# Atwood spillway



## ltroyer (Feb 6, 2013)

Just curious if Atwood spillway is fishable? Seen a post last fall bout sign up just curious if we can fish it


----------



## EDE (Nov 6, 2015)

Not sure. The Carroll County game warden is listed as Kyle Queer and the phone number on the ODNR site is 330-245-3048. I went past the dam on Wednesday and they are really dumping water. Doubt that it would be fishable until they get Atwood back down.


----------



## rrand59 (Jul 11, 2015)

I was just told someone bought the land and posted it


----------



## EDE (Nov 6, 2015)

That is down where the woods start. It is public land until then.


----------



## TRAPPERBECK (Mar 23, 2010)

I bet they are letting water out ,it bhas to be full with all the rain we"ve been getting.


----------



## TRAPPERBECK (Mar 23, 2010)

I bet they are letting water out ,it has to be full with all the rain we"ve been getting.


----------



## fishless (Sep 18, 2014)

TRAPPERBECK said:


> I bet they are letting water out ,it has to be full with all the rain we"ve been getting.

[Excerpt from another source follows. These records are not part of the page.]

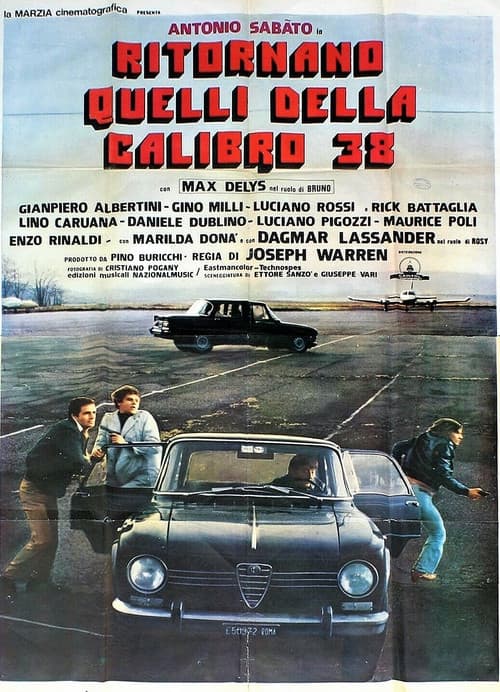 Постер: Ritornano quelli della calibro 38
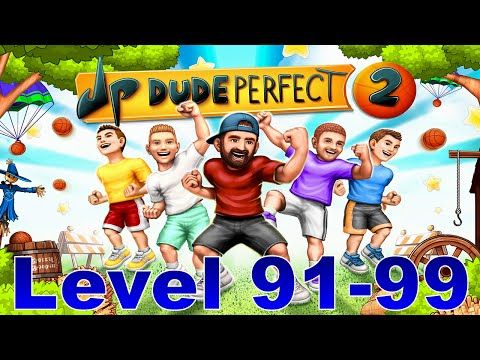 Video guide by casualgamerreed: Dude Perfect Level 91-99 #dudeperfect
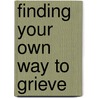 Finding Your Own Way to Grieve door Karla Helbert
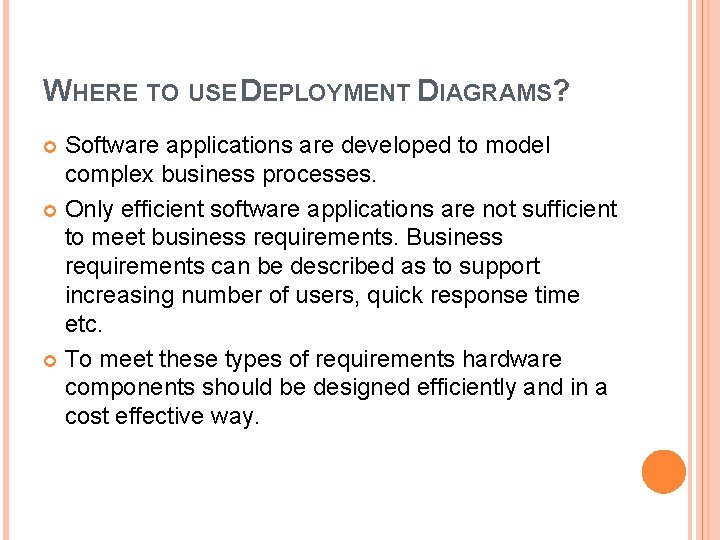 WHERE TO USE DEPLOYMENT DIAGRAMS? Software applications are developed to model complex business processes. WHERE TO USE DEPLOYMENT DIAGRAMS? Software applications are developed to model complex business processes.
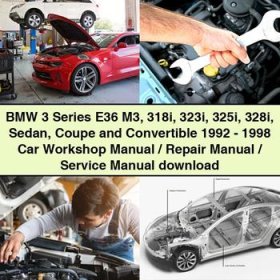 BMW 3 Series E36 M3 318i 323i 325i 328i Sedan Coupe and Convertible 1992-1998 Car Workshop Manual/Repair Manual/Service Manual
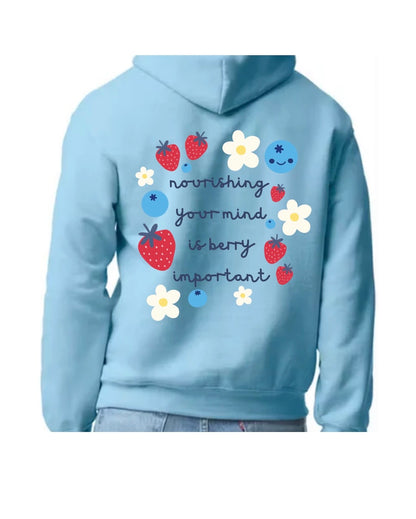 Nourishing Your Mind Is Berry Important Hoodie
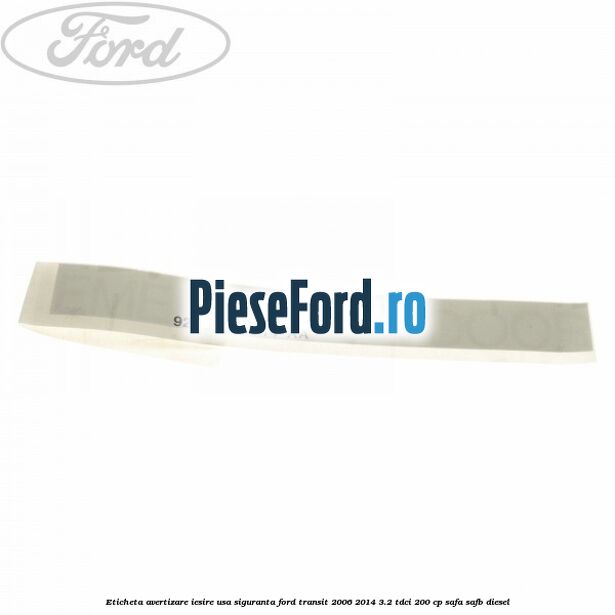 Eticheta avertizare iesire usa siguranta Ford Transit 2006-2014 3.2 TDCi 200 cp SAFA, SAFB diesel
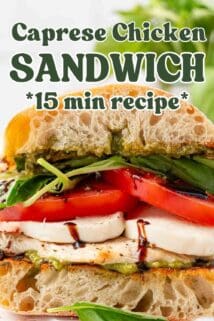sandwich with chicken mozzarella tomato and basil on ciabatta bread with recipe title at the top.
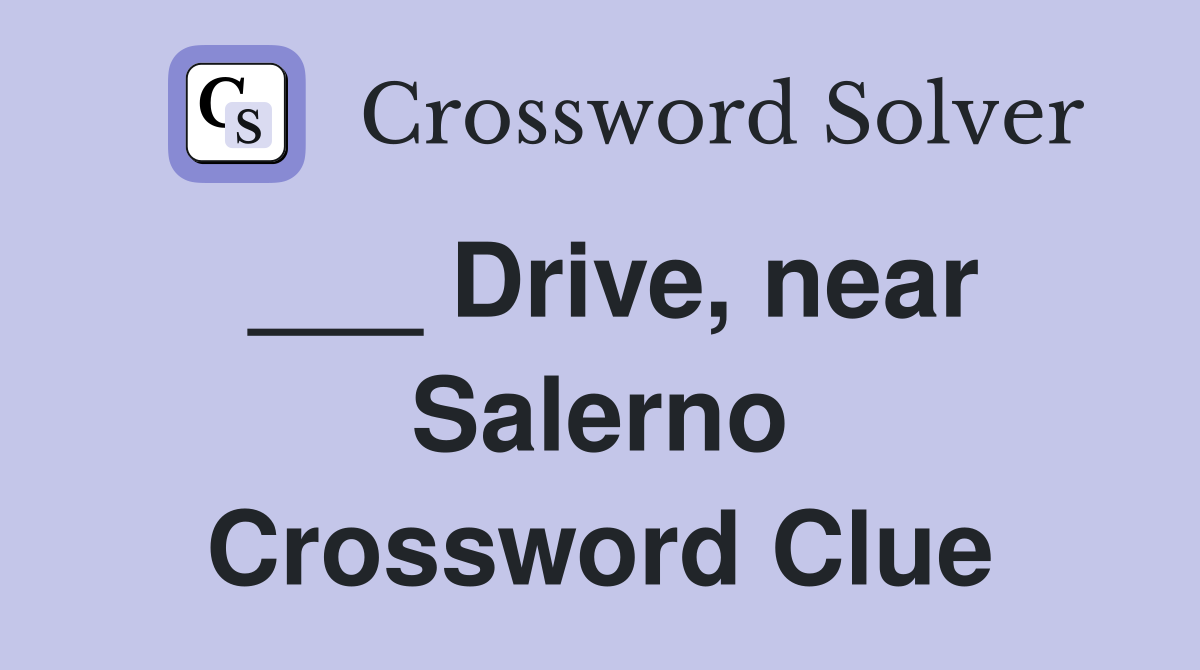 ___ Drive, near Salerno Crossword Clue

Just looked the disharge flow,they are back to winter pool and have closed the gates quite a bit


----------



## Reel em In (Jun 20, 2004)

Years ago, used to fish Atwood Spillway all the time. Was always good early in the year and warmer winter days. Caught a lot of crappie and perch between gates and lowhead dam. Once caught a 36" northern in that pool. That was years ago, but it is still the same waters.


----------



## greatmiami (Feb 4, 2014)

I haven't ever had much luck at all over there while the shad are dying, and it's about that time of year.


----------



## slabslammer (Feb 19, 2012)

Are you able to fish the spillway yet? This summer they had no fishing signs up


----------



## EDE (Nov 6, 2015)

slabslammer said:


> Are you able to fish the spillway yet? This summer they had no fishing signs up


The sign is still up but guys have been fishing.


----------